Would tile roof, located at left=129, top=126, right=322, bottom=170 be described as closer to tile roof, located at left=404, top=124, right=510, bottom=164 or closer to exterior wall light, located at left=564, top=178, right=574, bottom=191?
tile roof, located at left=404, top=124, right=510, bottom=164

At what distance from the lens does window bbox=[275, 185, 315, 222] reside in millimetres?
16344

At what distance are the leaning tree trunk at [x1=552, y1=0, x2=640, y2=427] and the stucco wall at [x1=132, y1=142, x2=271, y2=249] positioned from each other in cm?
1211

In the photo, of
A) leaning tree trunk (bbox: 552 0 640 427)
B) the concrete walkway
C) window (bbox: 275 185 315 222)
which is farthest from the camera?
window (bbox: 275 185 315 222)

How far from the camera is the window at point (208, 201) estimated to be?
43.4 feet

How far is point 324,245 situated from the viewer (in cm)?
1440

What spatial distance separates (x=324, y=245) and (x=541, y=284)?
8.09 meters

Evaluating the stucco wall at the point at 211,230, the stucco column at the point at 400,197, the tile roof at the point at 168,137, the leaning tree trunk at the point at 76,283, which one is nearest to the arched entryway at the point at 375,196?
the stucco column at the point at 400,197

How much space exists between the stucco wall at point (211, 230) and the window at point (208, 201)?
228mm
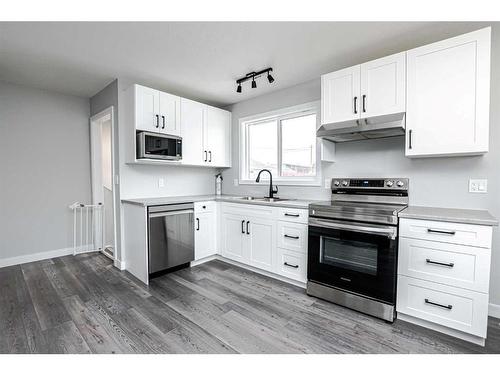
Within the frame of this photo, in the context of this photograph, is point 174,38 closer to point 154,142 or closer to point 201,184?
point 154,142

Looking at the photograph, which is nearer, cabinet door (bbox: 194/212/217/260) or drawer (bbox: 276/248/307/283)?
drawer (bbox: 276/248/307/283)

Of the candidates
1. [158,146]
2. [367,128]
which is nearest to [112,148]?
[158,146]

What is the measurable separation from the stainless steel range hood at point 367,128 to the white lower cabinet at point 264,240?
2.84ft

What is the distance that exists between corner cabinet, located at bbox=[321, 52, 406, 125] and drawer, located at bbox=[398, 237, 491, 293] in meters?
1.16

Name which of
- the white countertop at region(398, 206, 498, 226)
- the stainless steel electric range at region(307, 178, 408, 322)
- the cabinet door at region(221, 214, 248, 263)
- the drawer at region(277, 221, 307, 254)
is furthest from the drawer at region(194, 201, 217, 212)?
the white countertop at region(398, 206, 498, 226)

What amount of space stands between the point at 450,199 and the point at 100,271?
396cm

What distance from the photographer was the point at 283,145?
11.7 feet

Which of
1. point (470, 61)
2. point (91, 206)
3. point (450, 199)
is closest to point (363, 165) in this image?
point (450, 199)

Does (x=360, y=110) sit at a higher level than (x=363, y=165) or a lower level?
higher

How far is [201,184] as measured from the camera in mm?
4113

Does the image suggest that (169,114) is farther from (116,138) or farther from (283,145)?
(283,145)

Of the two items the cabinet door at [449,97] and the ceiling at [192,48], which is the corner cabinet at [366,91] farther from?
the ceiling at [192,48]

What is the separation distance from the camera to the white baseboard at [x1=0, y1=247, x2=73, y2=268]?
3.20 metres

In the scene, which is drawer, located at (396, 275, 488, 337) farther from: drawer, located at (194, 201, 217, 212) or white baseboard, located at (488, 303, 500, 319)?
drawer, located at (194, 201, 217, 212)
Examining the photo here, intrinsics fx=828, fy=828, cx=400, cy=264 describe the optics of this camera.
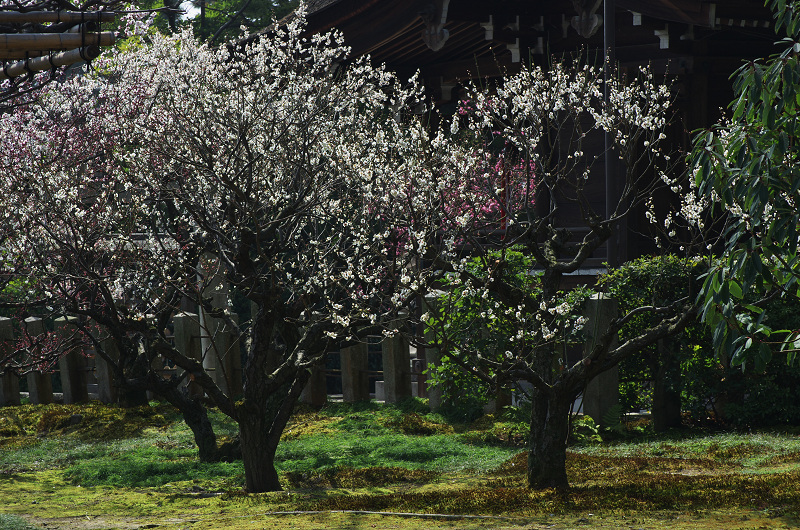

▶ Stated problem
Count the lines in the data above that contain the string "separation", matching case exactly. Reply with the number only.

▶ Expected answer
2